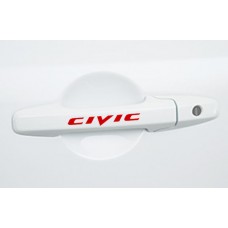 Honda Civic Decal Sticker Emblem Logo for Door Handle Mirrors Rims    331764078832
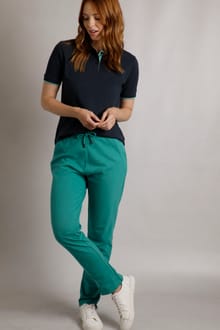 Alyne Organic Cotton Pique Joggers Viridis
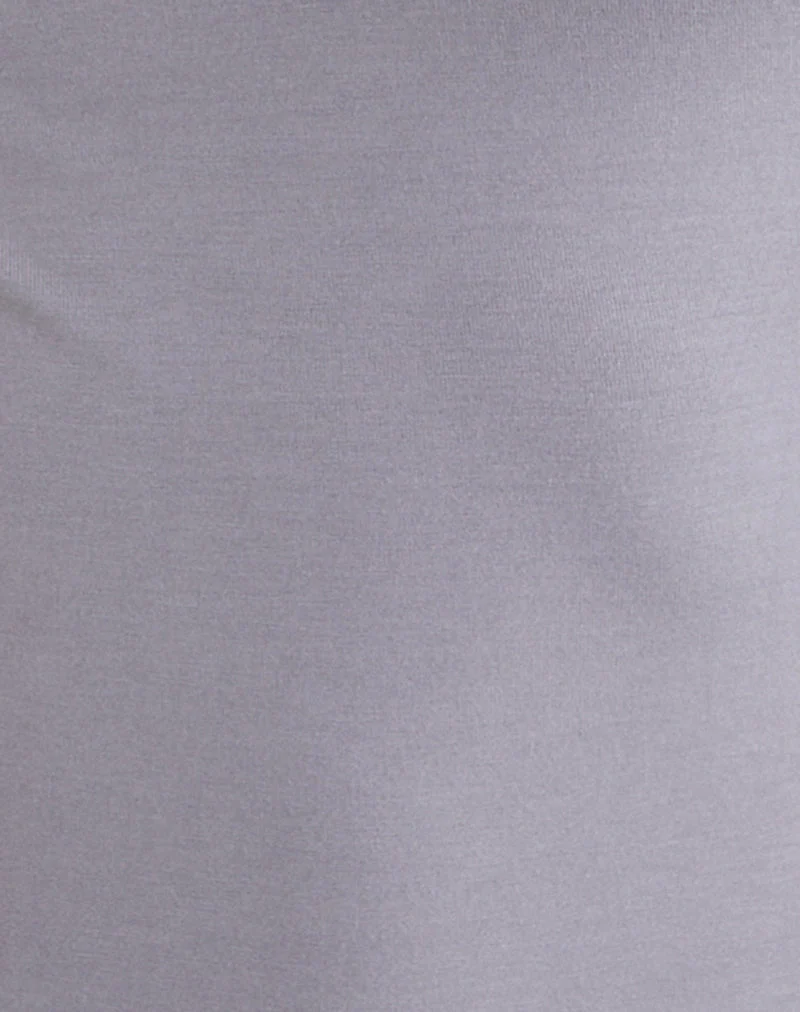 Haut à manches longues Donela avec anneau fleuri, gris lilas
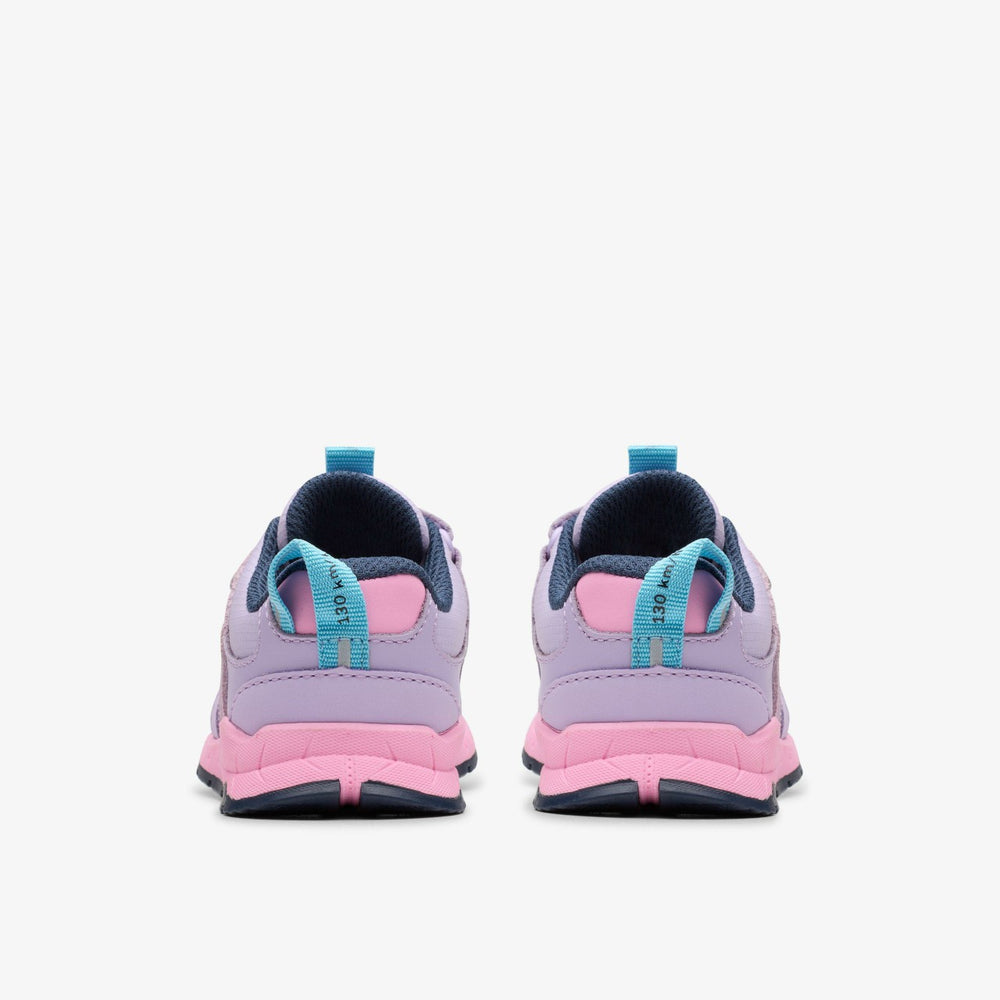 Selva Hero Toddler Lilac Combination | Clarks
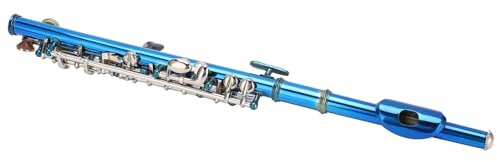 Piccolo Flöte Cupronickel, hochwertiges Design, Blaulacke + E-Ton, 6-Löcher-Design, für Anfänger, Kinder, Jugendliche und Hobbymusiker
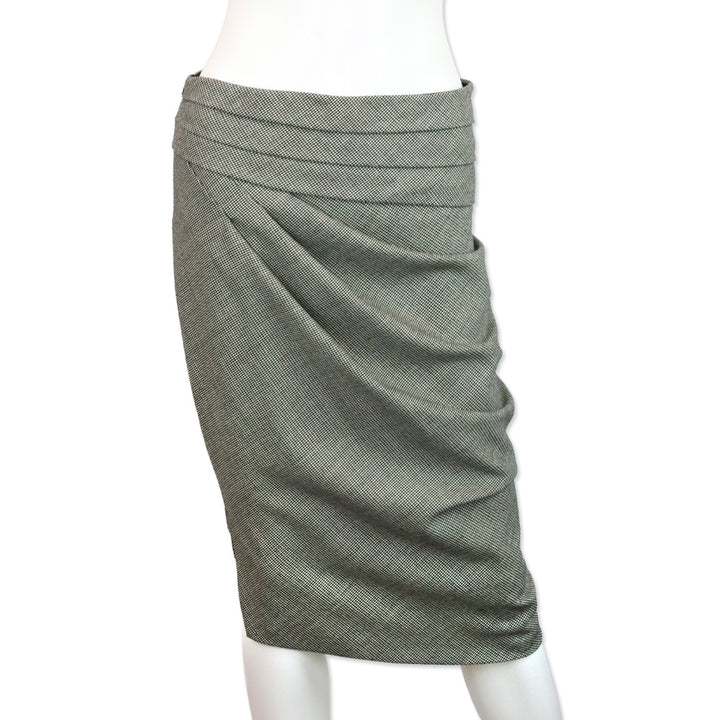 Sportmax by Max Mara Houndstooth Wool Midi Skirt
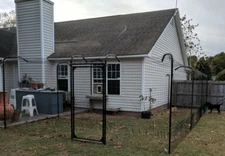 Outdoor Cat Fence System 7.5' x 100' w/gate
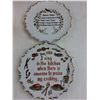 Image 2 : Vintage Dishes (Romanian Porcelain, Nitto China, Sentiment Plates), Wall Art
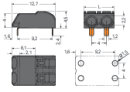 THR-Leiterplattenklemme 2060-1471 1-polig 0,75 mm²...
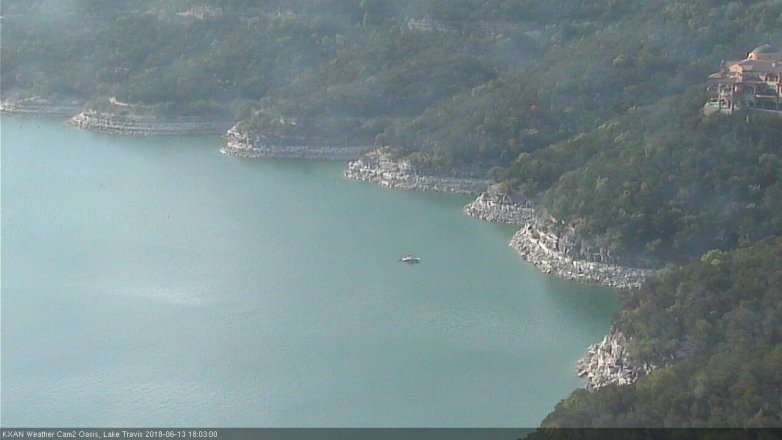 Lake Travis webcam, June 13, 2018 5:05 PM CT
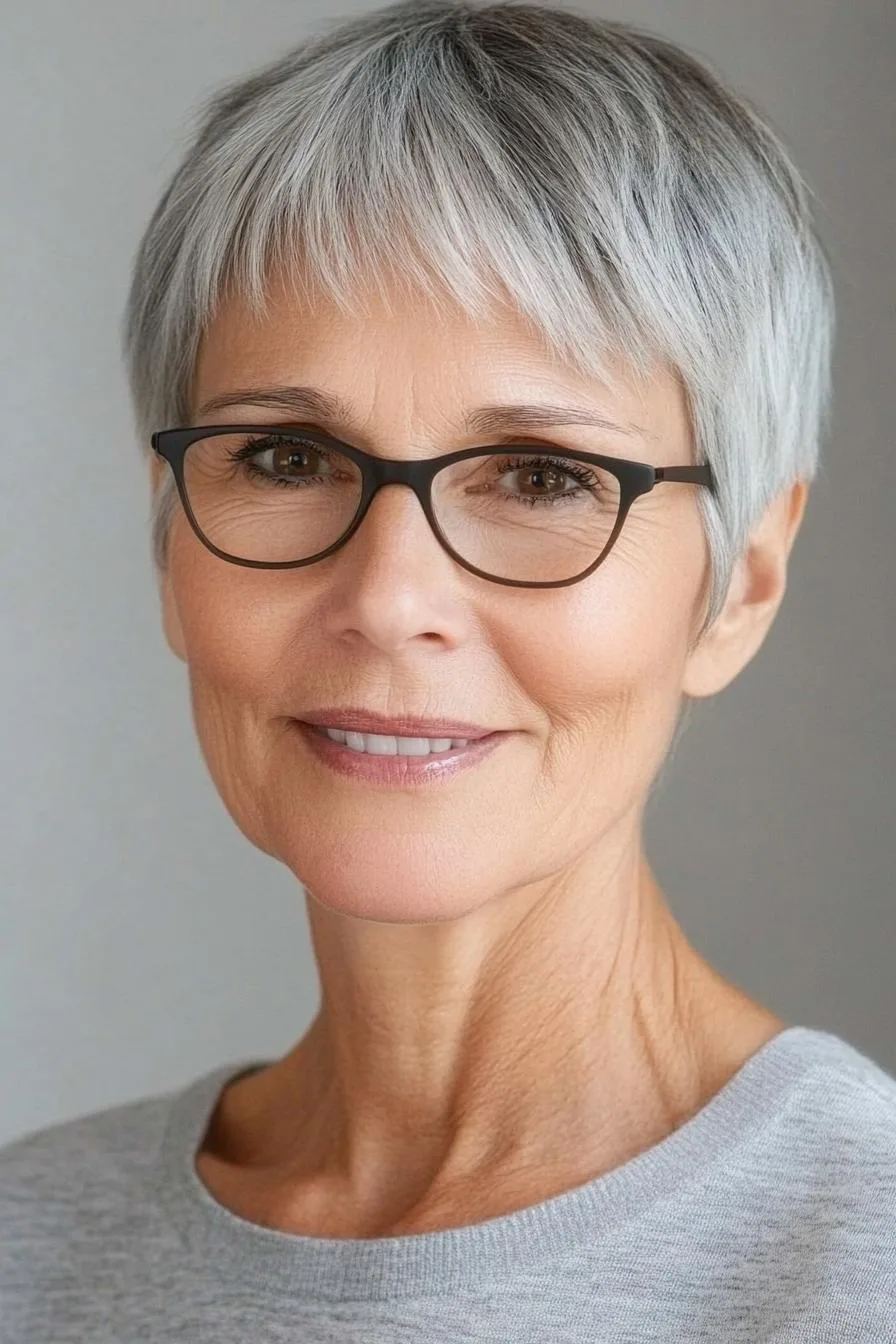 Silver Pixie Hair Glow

================

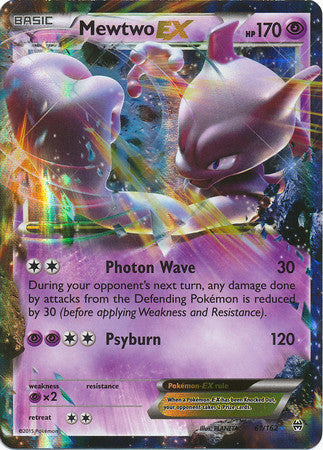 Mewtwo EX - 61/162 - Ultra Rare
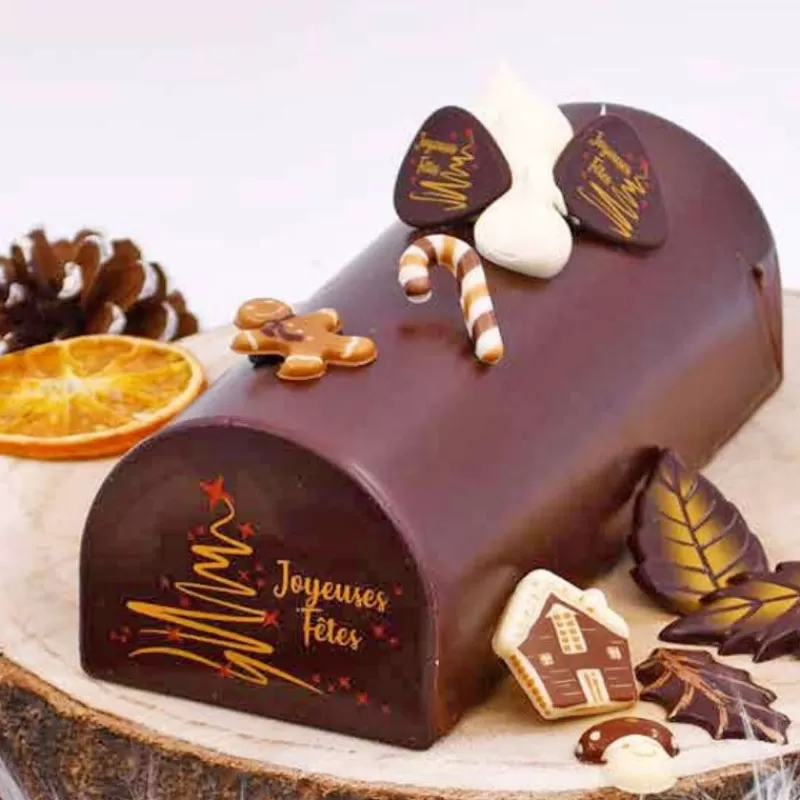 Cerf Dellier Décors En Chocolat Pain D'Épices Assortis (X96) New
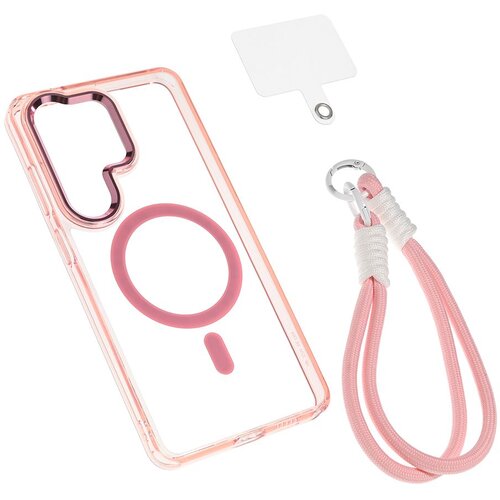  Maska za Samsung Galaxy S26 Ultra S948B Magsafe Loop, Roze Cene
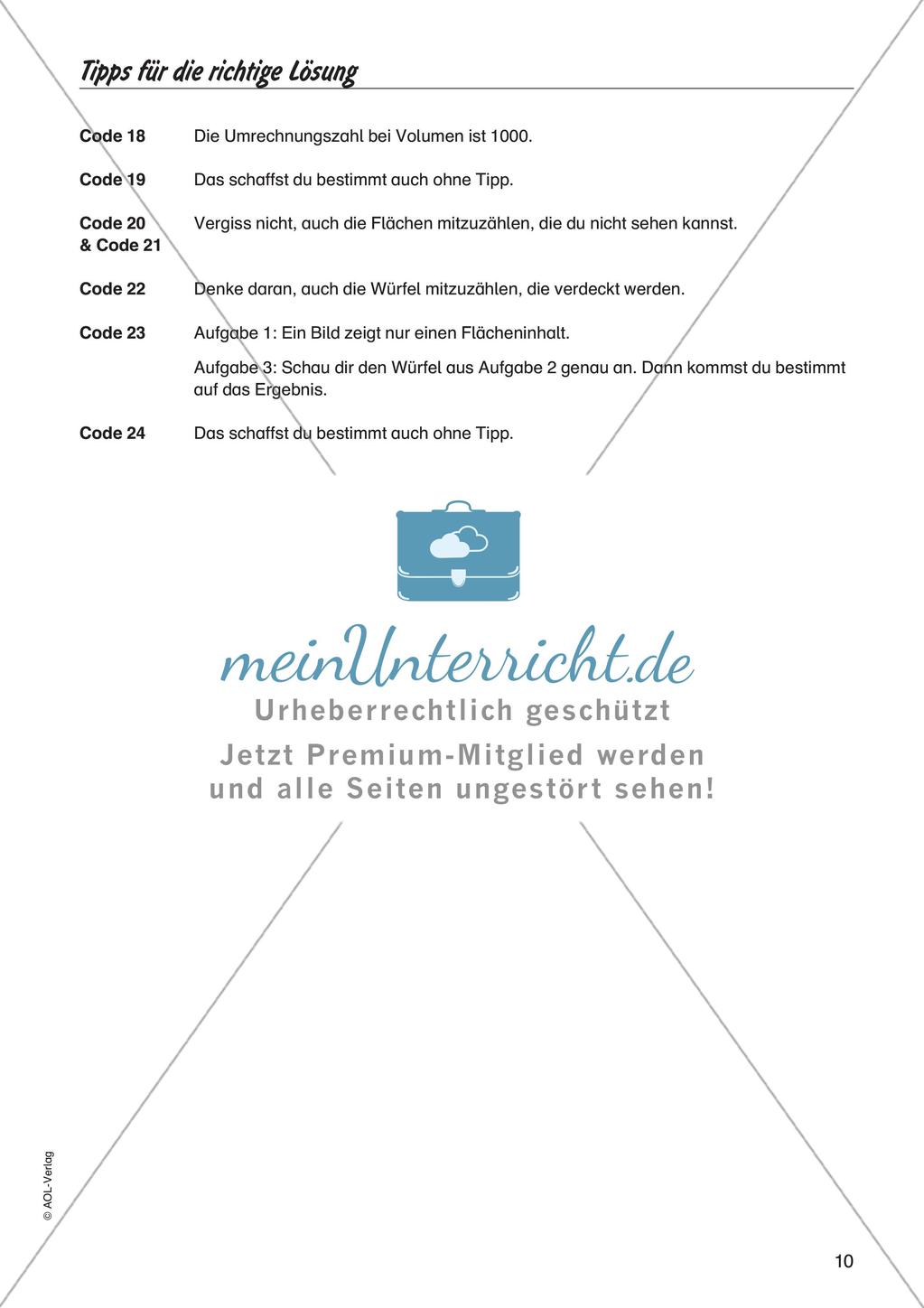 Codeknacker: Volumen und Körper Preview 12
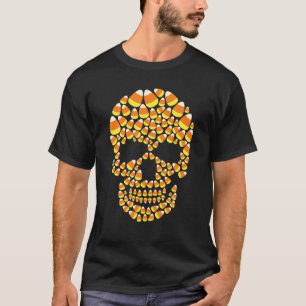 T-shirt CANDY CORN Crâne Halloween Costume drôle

================

About this task: Reproduce exactly, with no pictures, the lines above from the one holding "Outdoor Cat Fence System 7.5' x 100' w/gate" to the one holding "Silver Pixie Hair Glow", inclusive.

Solution:
 Outdoor Cat Fence System 7.5' x 100' w/gate
 Image 2 : Vintage Dishes (Romanian Porcelain, Nitto China, Sentiment Plates), Wall Art
 THR-Leiterplattenklemme 2060-1471 1-polig 0,75 mm²...
 Lake Travis webcam, June 13, 2018 5:05 PM CT
 Silver Pixie Hair Glow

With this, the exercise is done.